2. Description of Related Art
Cylindrical locks have a cylindrical shell surrounding a cylindrical key plug with a longitudinal key slot or keyway formed therein adapted to receive a key of a particular configuration. The interface between the key plug and the shell forms a shear surface and the key plug is prevented from rotating by the locking mechanism which projects a series of locking elements across the shear surface, preventing it from rotating until the correct key is inserted.
In a conventional cylindrical lock, there is a single locking mechanism in which the locking elements are a series of spring driven segmented pins (referred to herein as the top pins) having upper and lower halves received in top pin bores which project across the shear surface.
Generally, the upper half of each top pin extends across the shear surface whenever the key is removed from the lock to prevent the key plug from rotating. Notches of varying depth along the top of the correct key lift the top pins to the desired height to align the joint between the upper and lower half of each top pin with the shear surface. The key plug can then be rotated with the lower half of each top pin rotating with the key plug and the upper half remaining stationary with the shell.
The depth of the notches along the top of the key define a key code for the lock, and only keys having that code, i.e., only keys having notches of the correct depth in the proper sequence will move the top pins to the correct predetermined position to allow the plug to rotate. The key slot is generally shaped with a series of longitudinal wards which match corresponding wards on the key.
Locks of this conventional type are widely used, but all have limitations in the number of available combinations of the locking codes, the resistance to picking, the resistance to forcible entry and the limited security afforded due to widely available key blanks and duplicating equipment for these conventional locks.
The present invention provides a significantly improved level of security by adding one or more additional locking mechanisms to the primary locking mechanism of the type described above. The secondary (or tertiary, etc.) locking mechanisms are operated by corresponding locking codes cut in the form of depressions of varying depth along the sides of the key. The additional locking codes are particularly advantageous in constructing a family of locks in which all members of each family have an identical secondary or tertiary locking code and vary only in the primary code corresponding to the notches in the key.
This allows the owner of a number of related locks, for example a hotel owner locking hotel rooms, or a marina owner locking storage areas, to be assigned a unique secondary locking code (or a secondary/tertiary locking code combination) for all of his keys. The unique secondary code is cut into key blanks with specialized equipment. The primary locking code may be cut into the blanks with conventional equipment.
The additional locking mechanisms also provide additional pick resistance through the use of side pins which engage the depressions forming the secondary locking code on the key and superior resistance to forced operation through the use of one or more locking bars actuated by the side pins.
Beyond the improvements in pick resistance, forcible operation resistance, and increased locking code combinations, it is an object of the invention to keep the additional locking mechanisms as small as possible so that additional space remains in the key plug for other locking mechanisms of the same or different designs.
It is yet another object of the present invention is to provide a design in which the additional locking codes may be quickly and easily changed in the field.

DATASET RECORDS
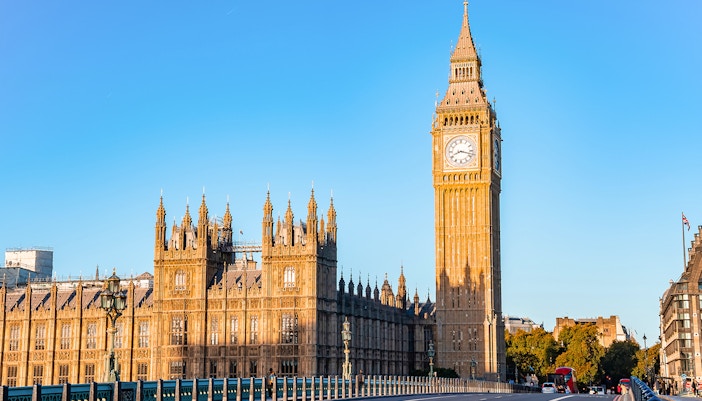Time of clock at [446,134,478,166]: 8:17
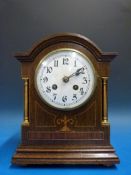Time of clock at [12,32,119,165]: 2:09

...

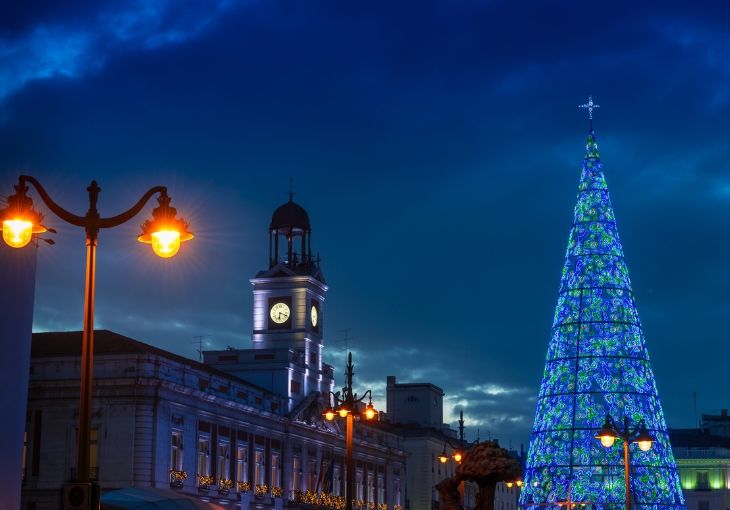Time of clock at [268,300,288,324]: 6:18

WHAT TO WORK ON
[A] In the passage on cylindrical locks, what defines the key code for a lock?
[B] Reproduce word for word the stretch of the passage on cylindrical locks from "Beyond the improvements" through "in the field.".

PER-TASK OUTPUTS
[A] The depth of the notches along the top of the key.

[B]
Beyond the improvements in pick resistance, forcible operation resistance, and increased locking code combinations, it is an object of the invention to keep the additional locking mechanisms as small as possible so that additional space remains in the key plug for other locking mechanisms of the same or different designs.
It is yet another object of the present invention is to provide a design in which the additional locking codes may be quickly and easily changed in the field.